Antrittsvorlesungen von

Univ.-Prof. Dr. Jörg Peter Lücke
Univ.-Prof. Dr. Radu-Aurel Prodan

Institut für Informatik

Mittwoch, 29. April 2026

17:00 Uhr

Großer Hörsaal an der Technik, 6020 Innsbruck

Um Anmeldung wird bis spätestens 20. April 2026 gebeten.

Jörg Peter Lücke

Jörg Lücke received his doctoral degree from the Ruhr-University Bochum, Germany, in 2005, where he worked at the Institute for Neuroinformatics.

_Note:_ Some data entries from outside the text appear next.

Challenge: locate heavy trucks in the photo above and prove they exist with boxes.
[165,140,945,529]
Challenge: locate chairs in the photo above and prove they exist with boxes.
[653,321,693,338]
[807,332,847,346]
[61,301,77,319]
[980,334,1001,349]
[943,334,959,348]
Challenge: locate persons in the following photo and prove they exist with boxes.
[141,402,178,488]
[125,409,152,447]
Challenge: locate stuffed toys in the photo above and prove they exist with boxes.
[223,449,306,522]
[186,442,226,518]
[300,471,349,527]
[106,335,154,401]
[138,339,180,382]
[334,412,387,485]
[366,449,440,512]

After his doctoral research, he joined the Gatsby Computational Neuroscience Unit, UCL, UK, as a senior research fellow. With grants from different funding agencies, Jörg Lücke then established his own lab at the Goethe-University Frankfurt in 2008, and later moved the lab to the TU Berlin. Since 2013, Jörg Lücke has been an associate professor for Machine Learning at Oldenburg University, Germany. In 2021 he received a call from a Bavarian University to become full professor of Theoretical Machine Learning, which he declined to become a full professor at Oldenburg University. In 2025 Jörg Lücke joined the University of Innsbruck as full professor in Computer Science and as head of the Artificial Intelligence Lab.

Abstract

Our time is probably the first time in human history that experiences the emergence of an artificial alternative to human intelligence. This alternative, commonly termed artificial intelligence, is having a profound impact on science, education, the economy and society.

Generative AI, in particular, with its many positive as well as many negative aspects, has a very strong transformative impact; and AI-generated data such as texts and images are often taken as evidence for "super-human" abilities of current AI systems. In my talk I first provide a critical view on generative AI, and highlight how it relies on very prosaic foundations: big computers and big data. However, both these foundations are currently reaching their limits. In my talk I, therefore, highlight how the research in my own and other labs allows for addressing the two limitations. First, when "big data" is available, I show our recent results on so-called sublinear learning algorithms which enable highly efficient training. Concretely, I show recent prototype algorithms that can learn large data representations (with billions of parameters) on relatively small computers in very short times (hours). This contrasts with mainstream representations of similar size, which usually require supercomputers and weeks of training.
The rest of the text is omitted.